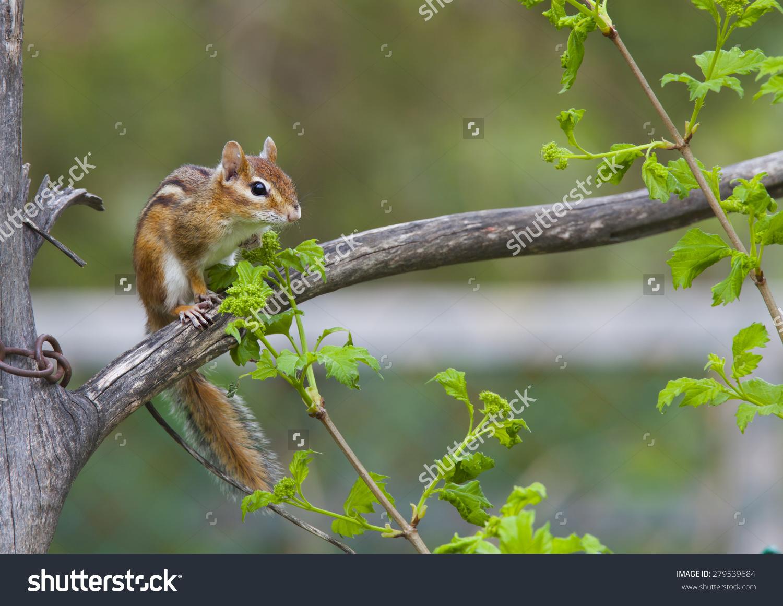 Eastern Chipmunk, Animalia/Chordata/ Mammalia/Rodentia.
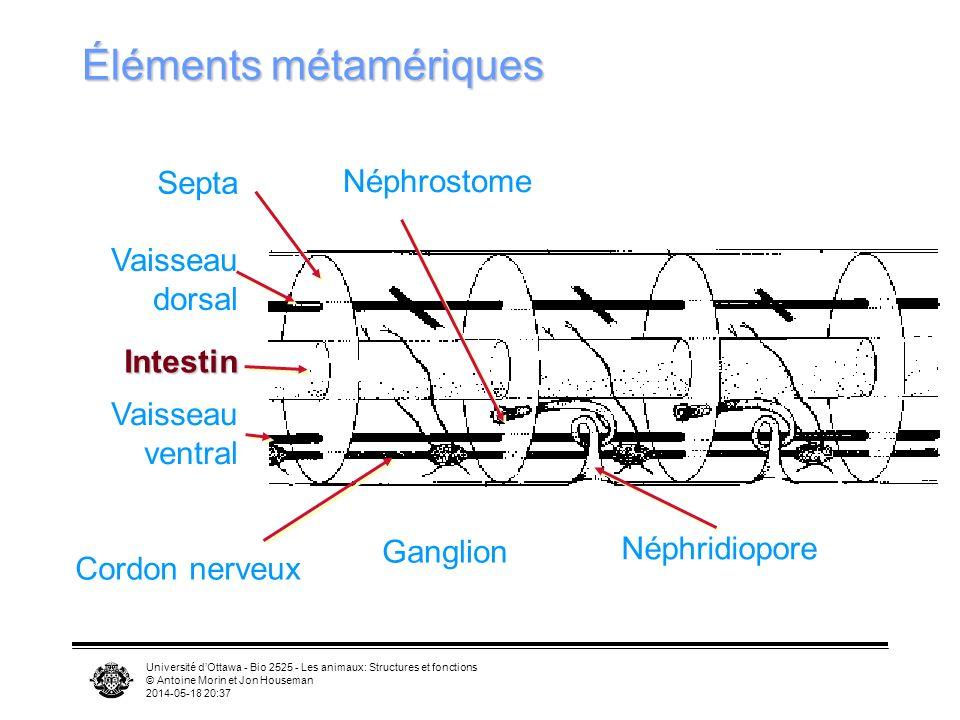 Université dOttawa - Bio 2525 - Les animaux: Structures et fonctions © Antoine Morin et Jon Houseman 2014-05-18 20:39 Éléments métamériques Septa Cordon nerveux Néphrostome Néphridiopore Vaisseau dorsal Intestin Vaisseau ventral Ganglion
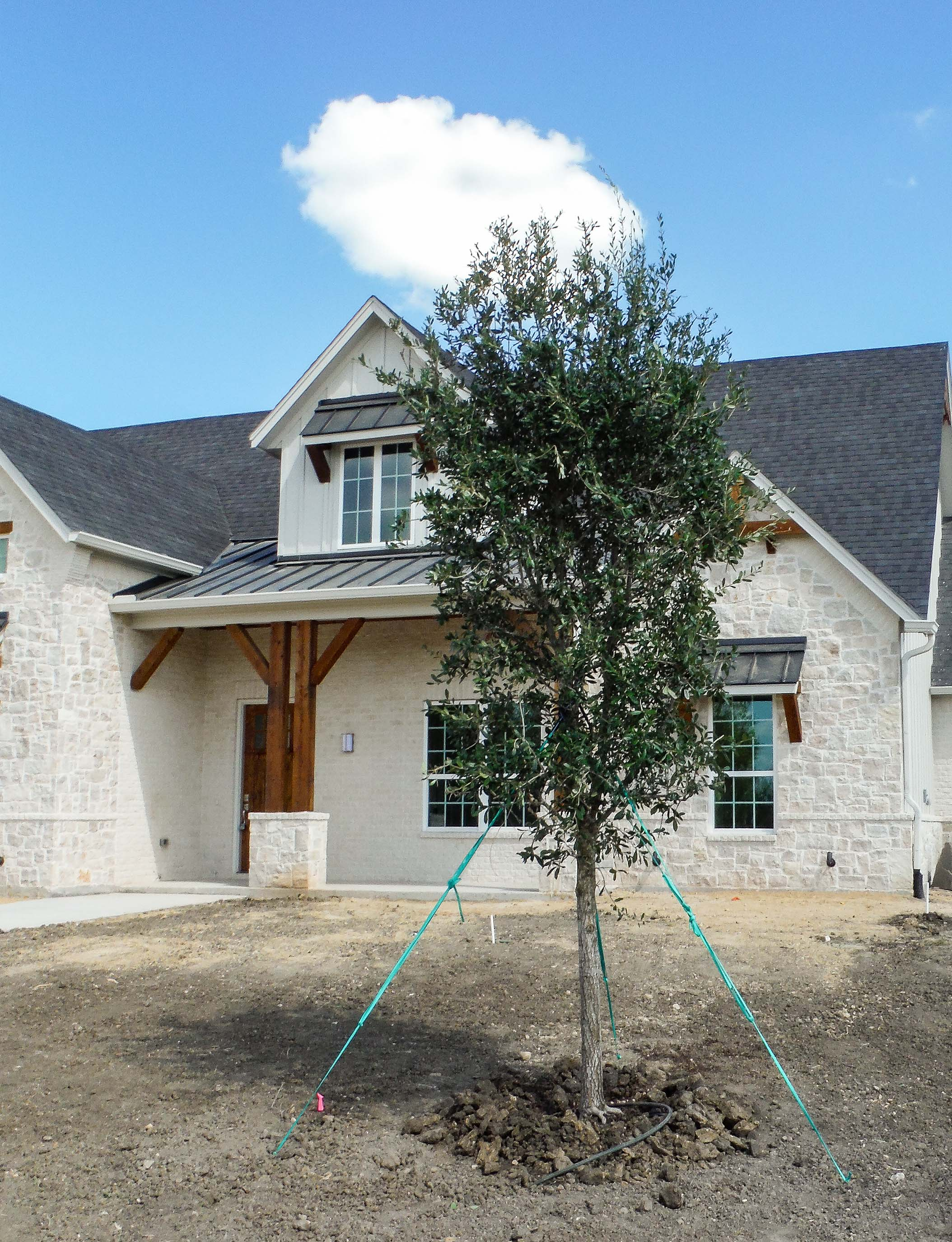 Live Oak tree planted in a frontyard in Lucas, TX by Treeland Nursery.
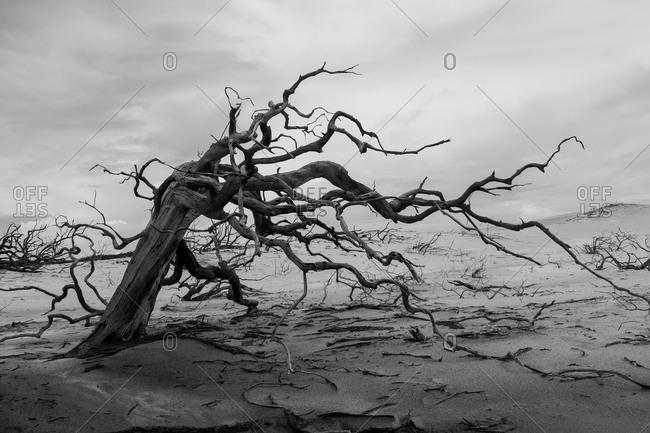 Dead trees over sand dunes
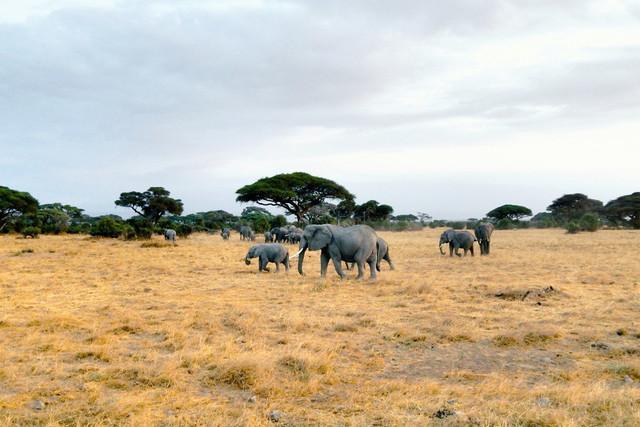 The Savanna | Elefantenherde bei der Abenddämmerung im Amboseli Nationalpark in Kenia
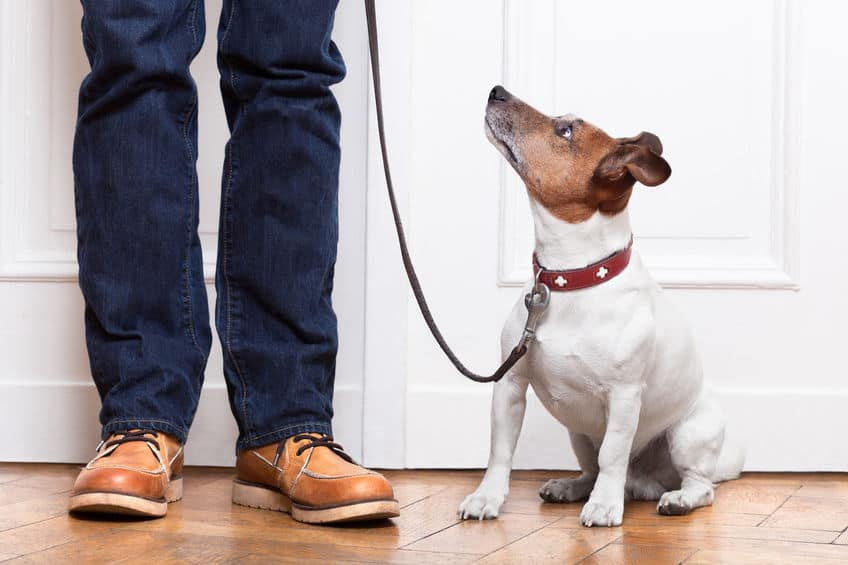 Image of a leash dog looking at its owner.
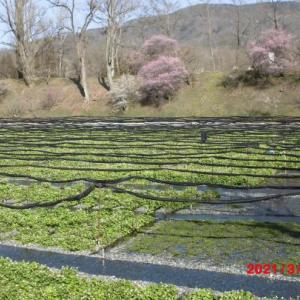 【大王わさび農場】見どころ〜アクセス方法、所要時間/長野県安曇野市
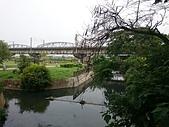 大樹舊鐵橋溼地教育園區 20161209:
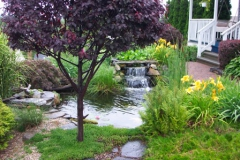 pond_waterfall_p16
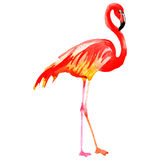 Sky bird flamingo in a wildlife by vector style isolated. Royalty Free Stock Images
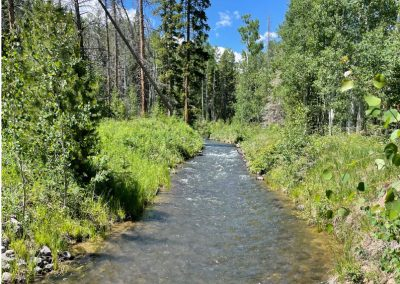 Stream running through vegetation and forested area.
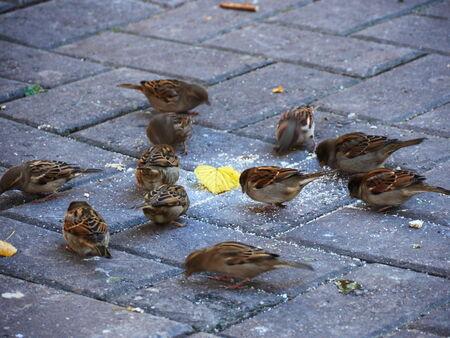 Las aves pequeñas se alimentan en el parque Foto de archivo - 32780379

# # # #

## What to work on
Write out all the entries exactly, except for the pictures.

## Response to this exercise
 Eastern Chipmunk, Animalia/Chordata/ Mammalia/Rodentia.
 Université dOttawa - Bio 2525 - Les animaux: Structures et fonctions © Antoine Morin et Jon Houseman 2014-05-18 20:39 Éléments métamériques Septa Cordon nerveux Néphrostome Néphridiopore Vaisseau dorsal Intestin Vaisseau ventral Ganglion
 Live Oak tree planted in a frontyard in Lucas, TX by Treeland Nursery.
 Dead trees over sand dunes
 The Savanna | Elefantenherde bei der Abenddämmerung im Amboseli Nationalpark in Kenia
 Image of a leash dog looking at its owner.
 【大王わさび農場】見どころ〜アクセス方法、所要時間/長野県安曇野市
 大樹舊鐵橋溼地教育園區 20161209:
 pond_waterfall_p16
 Sky bird flamingo in a wildlife by vector style isolated. Royalty Free Stock Images
 Stream running through vegetation and forested area.
 Las aves pequeñas se alimentan en el parque Foto de archivo - 32780379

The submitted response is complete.